- _MATERIAL FOR THE TASK_
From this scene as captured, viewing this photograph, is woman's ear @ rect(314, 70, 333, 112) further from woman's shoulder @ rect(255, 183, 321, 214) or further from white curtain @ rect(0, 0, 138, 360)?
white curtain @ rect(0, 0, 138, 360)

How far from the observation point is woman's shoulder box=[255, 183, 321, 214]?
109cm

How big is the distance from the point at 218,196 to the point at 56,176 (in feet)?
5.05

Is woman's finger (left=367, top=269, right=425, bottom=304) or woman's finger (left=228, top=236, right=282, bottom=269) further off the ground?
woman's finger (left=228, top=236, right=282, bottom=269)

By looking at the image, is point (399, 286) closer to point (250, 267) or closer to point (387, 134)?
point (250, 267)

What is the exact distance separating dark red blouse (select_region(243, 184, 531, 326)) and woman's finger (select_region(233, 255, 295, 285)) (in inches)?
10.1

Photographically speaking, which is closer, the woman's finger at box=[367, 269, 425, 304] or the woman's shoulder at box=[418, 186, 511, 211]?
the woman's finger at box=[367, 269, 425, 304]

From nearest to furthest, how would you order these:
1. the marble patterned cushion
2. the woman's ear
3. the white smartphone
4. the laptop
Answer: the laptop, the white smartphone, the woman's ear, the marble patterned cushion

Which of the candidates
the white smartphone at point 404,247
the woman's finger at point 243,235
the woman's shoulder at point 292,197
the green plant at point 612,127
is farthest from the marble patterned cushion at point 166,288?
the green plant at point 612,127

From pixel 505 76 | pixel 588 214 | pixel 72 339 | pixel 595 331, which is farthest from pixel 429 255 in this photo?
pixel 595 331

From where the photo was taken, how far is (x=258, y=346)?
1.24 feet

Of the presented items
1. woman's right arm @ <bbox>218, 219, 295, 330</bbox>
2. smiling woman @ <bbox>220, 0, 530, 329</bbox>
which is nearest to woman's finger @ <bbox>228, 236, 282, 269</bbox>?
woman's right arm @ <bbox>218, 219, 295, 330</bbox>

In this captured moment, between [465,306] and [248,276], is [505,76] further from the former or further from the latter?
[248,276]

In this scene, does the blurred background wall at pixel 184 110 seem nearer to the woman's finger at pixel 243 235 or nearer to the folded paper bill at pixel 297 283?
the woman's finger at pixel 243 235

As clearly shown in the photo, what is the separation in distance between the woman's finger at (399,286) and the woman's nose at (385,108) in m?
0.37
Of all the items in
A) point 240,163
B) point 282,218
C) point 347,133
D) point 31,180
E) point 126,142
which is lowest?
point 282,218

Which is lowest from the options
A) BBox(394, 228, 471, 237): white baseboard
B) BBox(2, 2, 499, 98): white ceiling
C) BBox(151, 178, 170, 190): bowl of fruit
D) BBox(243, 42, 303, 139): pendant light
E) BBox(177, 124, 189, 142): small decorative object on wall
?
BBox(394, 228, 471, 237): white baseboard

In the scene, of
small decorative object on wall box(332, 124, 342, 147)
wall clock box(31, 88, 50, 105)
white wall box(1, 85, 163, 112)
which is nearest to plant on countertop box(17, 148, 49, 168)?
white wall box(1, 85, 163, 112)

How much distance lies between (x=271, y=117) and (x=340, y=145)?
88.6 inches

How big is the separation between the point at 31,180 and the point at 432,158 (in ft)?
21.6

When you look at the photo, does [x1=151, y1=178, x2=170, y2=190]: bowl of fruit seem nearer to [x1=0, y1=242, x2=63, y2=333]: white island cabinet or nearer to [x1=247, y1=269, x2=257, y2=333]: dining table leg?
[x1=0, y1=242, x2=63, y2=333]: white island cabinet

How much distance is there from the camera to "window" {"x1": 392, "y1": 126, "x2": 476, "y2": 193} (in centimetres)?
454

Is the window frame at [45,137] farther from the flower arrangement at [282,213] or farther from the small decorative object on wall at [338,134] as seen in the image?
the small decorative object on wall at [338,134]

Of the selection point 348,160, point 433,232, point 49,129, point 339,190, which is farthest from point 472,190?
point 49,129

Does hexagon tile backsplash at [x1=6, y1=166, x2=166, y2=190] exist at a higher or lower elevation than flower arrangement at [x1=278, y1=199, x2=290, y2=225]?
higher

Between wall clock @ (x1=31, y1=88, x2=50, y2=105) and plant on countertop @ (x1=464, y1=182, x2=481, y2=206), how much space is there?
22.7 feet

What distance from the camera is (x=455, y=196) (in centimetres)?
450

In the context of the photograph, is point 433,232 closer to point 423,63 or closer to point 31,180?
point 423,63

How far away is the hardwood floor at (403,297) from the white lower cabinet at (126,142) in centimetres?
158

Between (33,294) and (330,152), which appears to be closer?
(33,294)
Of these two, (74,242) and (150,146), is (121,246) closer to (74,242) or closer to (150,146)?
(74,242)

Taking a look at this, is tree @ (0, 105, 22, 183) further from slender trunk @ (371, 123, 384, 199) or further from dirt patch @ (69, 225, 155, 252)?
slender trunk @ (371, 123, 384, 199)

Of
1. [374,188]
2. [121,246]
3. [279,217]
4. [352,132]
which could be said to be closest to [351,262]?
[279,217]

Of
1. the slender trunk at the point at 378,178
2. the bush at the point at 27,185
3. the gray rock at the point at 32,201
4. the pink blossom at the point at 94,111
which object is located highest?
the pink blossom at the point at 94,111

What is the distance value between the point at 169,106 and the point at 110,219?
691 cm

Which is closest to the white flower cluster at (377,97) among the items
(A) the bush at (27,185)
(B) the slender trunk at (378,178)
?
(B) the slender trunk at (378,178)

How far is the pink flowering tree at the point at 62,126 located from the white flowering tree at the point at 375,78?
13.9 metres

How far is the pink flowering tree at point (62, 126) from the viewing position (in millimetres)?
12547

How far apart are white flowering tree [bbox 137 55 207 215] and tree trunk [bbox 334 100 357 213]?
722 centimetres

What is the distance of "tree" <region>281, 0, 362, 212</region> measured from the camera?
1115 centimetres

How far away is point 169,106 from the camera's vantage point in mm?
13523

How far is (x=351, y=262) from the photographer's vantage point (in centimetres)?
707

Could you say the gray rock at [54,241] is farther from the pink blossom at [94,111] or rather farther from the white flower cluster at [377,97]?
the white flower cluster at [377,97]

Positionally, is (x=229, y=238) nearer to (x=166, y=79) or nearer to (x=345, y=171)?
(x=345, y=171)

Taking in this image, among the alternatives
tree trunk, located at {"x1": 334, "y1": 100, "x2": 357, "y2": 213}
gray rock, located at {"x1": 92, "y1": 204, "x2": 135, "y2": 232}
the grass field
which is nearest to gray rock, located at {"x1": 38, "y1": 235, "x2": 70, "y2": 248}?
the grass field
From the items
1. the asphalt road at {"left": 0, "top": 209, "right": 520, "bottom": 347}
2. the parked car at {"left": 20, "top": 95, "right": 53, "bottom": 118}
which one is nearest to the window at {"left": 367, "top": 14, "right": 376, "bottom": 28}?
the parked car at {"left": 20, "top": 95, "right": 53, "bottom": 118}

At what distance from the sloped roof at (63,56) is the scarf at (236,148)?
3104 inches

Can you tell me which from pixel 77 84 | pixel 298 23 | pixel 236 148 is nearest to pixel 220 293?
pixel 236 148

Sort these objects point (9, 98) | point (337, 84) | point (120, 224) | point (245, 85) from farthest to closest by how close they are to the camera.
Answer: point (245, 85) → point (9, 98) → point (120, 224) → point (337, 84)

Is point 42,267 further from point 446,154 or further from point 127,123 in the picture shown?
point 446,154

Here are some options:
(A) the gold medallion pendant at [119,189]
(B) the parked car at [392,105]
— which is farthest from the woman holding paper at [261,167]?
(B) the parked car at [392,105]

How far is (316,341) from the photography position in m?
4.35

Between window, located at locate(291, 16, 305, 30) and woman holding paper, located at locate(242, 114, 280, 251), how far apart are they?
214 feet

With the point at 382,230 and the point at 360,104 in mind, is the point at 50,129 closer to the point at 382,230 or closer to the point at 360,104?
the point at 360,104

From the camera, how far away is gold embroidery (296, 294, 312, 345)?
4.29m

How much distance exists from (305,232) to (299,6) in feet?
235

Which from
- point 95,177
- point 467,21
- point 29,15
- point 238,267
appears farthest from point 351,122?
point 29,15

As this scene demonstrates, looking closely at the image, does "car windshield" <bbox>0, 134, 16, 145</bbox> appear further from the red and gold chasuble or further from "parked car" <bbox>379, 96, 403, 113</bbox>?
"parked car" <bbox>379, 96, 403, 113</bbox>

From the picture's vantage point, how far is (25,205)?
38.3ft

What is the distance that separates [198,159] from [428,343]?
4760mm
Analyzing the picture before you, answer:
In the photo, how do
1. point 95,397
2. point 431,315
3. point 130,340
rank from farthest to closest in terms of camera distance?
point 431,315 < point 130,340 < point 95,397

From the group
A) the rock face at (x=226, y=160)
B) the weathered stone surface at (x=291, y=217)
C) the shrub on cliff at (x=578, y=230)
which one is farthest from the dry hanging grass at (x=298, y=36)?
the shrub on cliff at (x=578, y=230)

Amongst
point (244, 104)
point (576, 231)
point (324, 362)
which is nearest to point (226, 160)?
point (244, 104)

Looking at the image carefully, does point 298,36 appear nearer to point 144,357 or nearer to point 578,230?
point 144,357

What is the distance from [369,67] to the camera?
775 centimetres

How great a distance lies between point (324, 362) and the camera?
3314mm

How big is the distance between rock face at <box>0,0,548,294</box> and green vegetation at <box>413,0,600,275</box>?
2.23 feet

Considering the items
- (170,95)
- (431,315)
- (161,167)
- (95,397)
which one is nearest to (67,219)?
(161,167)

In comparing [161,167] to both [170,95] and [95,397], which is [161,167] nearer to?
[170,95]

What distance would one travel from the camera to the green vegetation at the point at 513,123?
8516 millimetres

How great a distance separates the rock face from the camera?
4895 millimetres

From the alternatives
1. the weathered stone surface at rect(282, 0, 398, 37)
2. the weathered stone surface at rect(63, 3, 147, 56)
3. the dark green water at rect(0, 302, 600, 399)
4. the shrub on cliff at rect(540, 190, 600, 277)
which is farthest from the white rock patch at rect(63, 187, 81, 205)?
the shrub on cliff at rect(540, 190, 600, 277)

- _TASK PROMPT_
Print everything in the listing above from the line containing "What is the distance value" down to the line containing "13.9 metres", including both of those lines, without changing anything.

- _FINISHED EXERCISE_
What is the distance value between the point at 169,106 and the point at 110,219?
691 cm

Which is closest to the white flower cluster at (377,97) among the items
(A) the bush at (27,185)
(B) the slender trunk at (378,178)
?
(B) the slender trunk at (378,178)

How far is the pink flowering tree at the point at 62,126 located from the white flowering tree at the point at 375,78?
13.9 metres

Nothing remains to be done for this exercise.